Harvey says she was advised by a caseworker at the Illinois Department of Children and Family Services not to adopt. "I was told it was better just to have them. But at that time, what did I know?" A few years later, a caseworker with Universal Family Connections and a court advocate in Cook County helped her through the stressful adoption process.
Most grandparents aren't even aware they can get help in sorting through their options. Groups such as the Guardianship Assistance Desk in Chicago and the Parent Place in Springfield can provide legal advocates and assistance to grandparents who can't afford lawyers.
Christi Clifton, the court advocate for the Parent Place, says she deals mostly with relative caretakers who want legal guardianship. This status grants them power to make all decisions and protects the children if the unstable parent returns. "The security that legal guardianship offers is worth more than its weight in gold."
She sees more clients in August and September, when grandparents realize a few months too late that their summer visitors have become permanent guests and need to be registered for the new school year.
While awareness of services is low, once grandparents walk in the door of a state agency, they become connected to an entire network of assistance. Barb Schwartz, coordinator of the Department on Aging's Grandparents Raising Grandchildren program, says her agency relies on these word-of-mouth referrals because the hidden population of grandparents raising grandchildren is "falling through the cracks."
Harvey says she avoided falling through the cracks by making sure the Springfield and Chicago offices of Children and Family Services were on the same page. The key, she says, is keeping detailed documentation. "Everything leads back to paper. If you don't have some type of paper trail, then [grandparents] lose out on a lot of resources for their [grand]children."
Schwartz believes the state should launch an advertising campaign and hire more caseworkers to deal with grandparents. But, she notes, the state's social service agencies weren't designed with relative caretakers in mind.
She also suggests all counties appoint court advocates to help grandparents adopt or become legal guardians.
Policies differ throughout the state. Some counties require an attorney, which can be costly for already financially strapped grandparents.
A Department of Children and Family Services program does provide some funds for legal assistance. A grandparent can receive up to $500 to pay court fees through the Extended Family Support Program. There also is help through the nonprofit Area Agencies on Aging.
However, some of their funding is tied to a federal requirement that grandparents be age 60 or older. The catch is that fewer than a third of Illinois grandparents who are raising their grandchildren meet this age requirement. "Just because the services are out there doesn't mean [everyone] qualifies."
====================
**Tasks and exercises**
1. Retype the passage on grandparents raising grandchildren from "Harvey says she was" up to and including "stressful adoption process.".
2. According to the passage on grandparents raising grandchildren, how much money can a grandparent receive for court fees through the Extended Family Support Program?
The listing is drawn from a source separate from the passage on grandparents raising grandchildren.

**Data section**
====================
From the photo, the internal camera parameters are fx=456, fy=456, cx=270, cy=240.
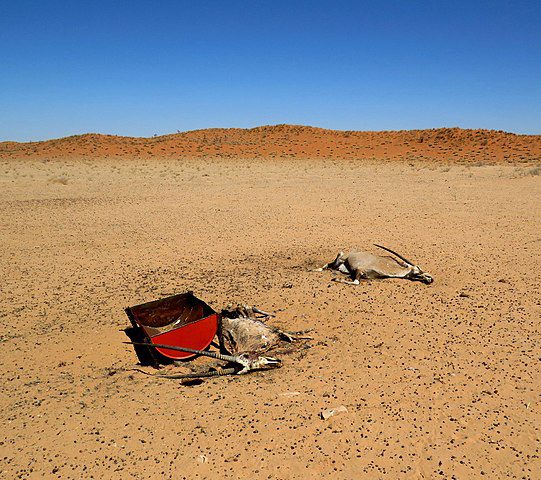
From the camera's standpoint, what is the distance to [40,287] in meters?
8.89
====================
**Answers for this exercise**
1.
Harvey says she was advised by a caseworker at the Illinois Department of Children and Family Services not to adopt. "I was told it was better just to have them. But at that time, what did I know?" A few years later, a caseworker with Universal Family Connections and a court advocate in Cook County helped her through the stressful adoption process.

2. Up to $500.